● EXERCISE REQUIREMENTS: Repeat the whole of the data, keeping every detail the same.

Records from a collection
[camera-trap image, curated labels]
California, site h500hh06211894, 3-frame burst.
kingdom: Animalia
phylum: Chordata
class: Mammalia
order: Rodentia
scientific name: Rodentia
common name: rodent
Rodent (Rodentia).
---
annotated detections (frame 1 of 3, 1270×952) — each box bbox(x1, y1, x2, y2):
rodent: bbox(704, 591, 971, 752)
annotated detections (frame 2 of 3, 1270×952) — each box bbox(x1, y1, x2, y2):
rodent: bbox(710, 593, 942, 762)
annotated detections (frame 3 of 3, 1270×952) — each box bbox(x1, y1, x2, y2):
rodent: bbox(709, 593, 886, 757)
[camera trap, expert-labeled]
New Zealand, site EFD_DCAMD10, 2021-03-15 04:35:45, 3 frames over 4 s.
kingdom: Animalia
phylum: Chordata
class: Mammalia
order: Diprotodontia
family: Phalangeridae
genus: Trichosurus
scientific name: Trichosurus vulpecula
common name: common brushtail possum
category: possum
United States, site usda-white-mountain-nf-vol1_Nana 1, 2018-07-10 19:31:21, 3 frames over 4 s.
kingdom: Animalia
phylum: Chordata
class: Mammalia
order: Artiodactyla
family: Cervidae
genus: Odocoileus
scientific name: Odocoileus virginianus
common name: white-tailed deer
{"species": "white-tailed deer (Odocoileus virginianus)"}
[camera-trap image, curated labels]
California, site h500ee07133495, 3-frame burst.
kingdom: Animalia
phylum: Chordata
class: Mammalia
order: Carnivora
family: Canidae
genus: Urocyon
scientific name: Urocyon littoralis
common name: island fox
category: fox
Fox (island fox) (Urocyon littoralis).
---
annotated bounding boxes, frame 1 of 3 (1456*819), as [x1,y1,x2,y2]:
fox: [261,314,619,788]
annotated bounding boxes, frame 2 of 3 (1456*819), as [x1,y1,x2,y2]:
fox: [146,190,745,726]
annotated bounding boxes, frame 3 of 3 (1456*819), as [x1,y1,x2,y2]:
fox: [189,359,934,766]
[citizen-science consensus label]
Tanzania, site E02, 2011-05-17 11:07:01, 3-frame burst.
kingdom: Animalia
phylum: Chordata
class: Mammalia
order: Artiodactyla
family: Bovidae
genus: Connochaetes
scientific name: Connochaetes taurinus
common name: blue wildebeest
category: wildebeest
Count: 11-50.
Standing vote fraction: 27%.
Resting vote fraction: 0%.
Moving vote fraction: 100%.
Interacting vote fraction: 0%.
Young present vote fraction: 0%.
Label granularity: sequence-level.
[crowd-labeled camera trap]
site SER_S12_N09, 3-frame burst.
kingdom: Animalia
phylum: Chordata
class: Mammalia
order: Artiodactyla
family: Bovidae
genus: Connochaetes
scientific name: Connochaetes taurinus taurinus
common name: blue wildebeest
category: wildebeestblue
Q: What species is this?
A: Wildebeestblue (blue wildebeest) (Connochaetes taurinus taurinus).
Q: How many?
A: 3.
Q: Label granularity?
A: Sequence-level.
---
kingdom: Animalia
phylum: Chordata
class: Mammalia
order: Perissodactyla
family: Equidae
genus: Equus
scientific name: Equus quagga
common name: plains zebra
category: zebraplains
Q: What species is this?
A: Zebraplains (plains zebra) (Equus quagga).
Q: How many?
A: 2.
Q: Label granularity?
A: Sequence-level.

● THE COMPLETED TASK:
[camera-trap image, curated labels]
California, site h500hh06211894, 3-frame burst.
kingdom: Animalia
phylum: Chordata
class: Mammalia
order: Rodentia
scientific name: Rodentia
common name: rodent
Rodent (Rodentia).
---
annotated detections (frame 1 of 3, 1270×952) — each box bbox(x1, y1, x2, y2):
rodent: bbox(704, 591, 971, 752)
annotated detections (frame 2 of 3, 1270×952) — each box bbox(x1, y1, x2, y2):
rodent: bbox(710, 593, 942, 762)
annotated detections (frame 3 of 3, 1270×952) — each box bbox(x1, y1, x2, y2):
rodent: bbox(709, 593, 886, 757)
[camera trap, expert-labeled]
New Zealand, site EFD_DCAMD10, 2021-03-15 04:35:45, 3 frames over 4 s.
kingdom: Animalia
phylum: Chordata
class: Mammalia
order: Diprotodontia
family: Phalangeridae
genus: Trichosurus
scientific name: Trichosurus vulpecula
common name: common brushtail possum
category: possum
United States, site usda-white-mountain-nf-vol1_Nana 1, 2018-07-10 19:31:21, 3 frames over 4 s.
kingdom: Animalia
phylum: Chordata
class: Mammalia
order: Artiodactyla
family: Cervidae
genus: Odocoileus
scientific name: Odocoileus virginianus
common name: white-tailed deer
{"species": "white-tailed deer (Odocoileus virginianus)"}
[camera-trap image, curated labels]
California, site h500ee07133495, 3-frame burst.
kingdom: Animalia
phylum: Chordata
class: Mammalia
order: Carnivora
family: Canidae
genus: Urocyon
scientific name: Urocyon littoralis
common name: island fox
category: fox
Fox (island fox) (Urocyon littoralis).
---
annotated bounding boxes, frame 1 of 3 (1456*819), as [x1,y1,x2,y2]:
fox: [261,314,619,788]
annotated bounding boxes, frame 2 of 3 (1456*819), as [x1,y1,x2,y2]:
fox: [146,190,745,726]
annotated bounding boxes, frame 3 of 3 (1456*819), as [x1,y1,x2,y2]:
fox: [189,359,934,766]
[citizen-science consensus label]
Tanzania, site E02, 2011-05-17 11:07:01, 3-frame burst.
kingdom: Animalia
phylum: Chordata
class: Mammalia
order: Artiodactyla
family: Bovidae
genus: Connochaetes
scientific name: Connochaetes taurinus
common name: blue wildebeest
category: wildebeest
Count: 11-50.
Standing vote fraction: 27%.
Resting vote fraction: 0%.
Moving vote fraction: 100%.
Interacting vote fraction: 0%.
Young present vote fraction: 0%.
Label granularity: sequence-level.
[crowd-labeled camera trap]
site SER_S12_N09, 3-frame burst.
kingdom: Animalia
phylum: Chordata
class: Mammalia
order: Artiodactyla
family: Bovidae
genus: Connochaetes
scientific name: Connochaetes taurinus taurinus
common name: blue wildebeest
category: wildebeestblue
Q: What species is this?
A: Wildebeestblue (blue wildebeest) (Connochaetes taurinus taurinus).
Q: How many?
A: 3.
Q: Label granularity?
A: Sequence-level.
---
kingdom: Animalia
phylum: Chordata
class: Mammalia
order: Perissodactyla
family: Equidae
genus: Equus
scientific name: Equus quagga
common name: plains zebra
category: zebraplains
Q: What species is this?
A: Zebraplains (plains zebra) (Equus quagga).
Q: How many?
A: 2.
Q: Label granularity?
A: Sequence-level.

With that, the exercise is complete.